March 11, 2011

Long Lines of Trucks Once Again at Port of Paranagua

Author: Michael Cordonnier/Soybean & Corn Advisor, Inc.

Long lines of trucks at the Port of Paranagua in southern Brazil were thought to be a thing of the past, but recent wet weather on the coast of Brazil has resulted once again in lines of trucks waiting to unload grain at the port.

The fundamental problem at the port is that loading operations must be suspended during periods of rain. There are no covers for the ships so the holds of the ships must be closed if there is a chance of rain. For a vessel that holds 60,000 tons of grain, the normal loading time at the port is 36 hours, but earlier this week it was taking 5 days to load a vessel between showers. The average loading rate at the port is 100,000 tons per day, but on Monday, that had dropped to just 22,000 tons due to the wet weather.

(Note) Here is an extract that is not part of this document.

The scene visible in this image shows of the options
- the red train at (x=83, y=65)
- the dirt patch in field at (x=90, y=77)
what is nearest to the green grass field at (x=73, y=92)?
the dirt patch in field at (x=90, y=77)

In addition to persistent wet weather, congestion at the port is expected to worsen this year due to increased grain production in Brazil and anticipated increased grain exports. Officials at the Port of Paranagua are expecting a 20% increase in grain exports in 2011 including: soybeans, corn, wheat, soybean meal, and sugar. The total volume of grain exports at the port are expected to be 28 million tons in 2011.

On Wednesday morning (March 9) the line of trucks waiting to unload at the Port of Paranagua stretched 30 kilometers along highway BR-277 leading to the port. The line diminished to 19 kilometers on Thursday and the lines are expected to dissipate if the weather remains dry for several more days.

Wet weather has not only caused delays in grain exports, it has also delayed the soybean harvest in the states of Mato Grosso and Mato Grosso do Sul. It has also resulted in delays in planting the second crop of corn following the soybean harvest.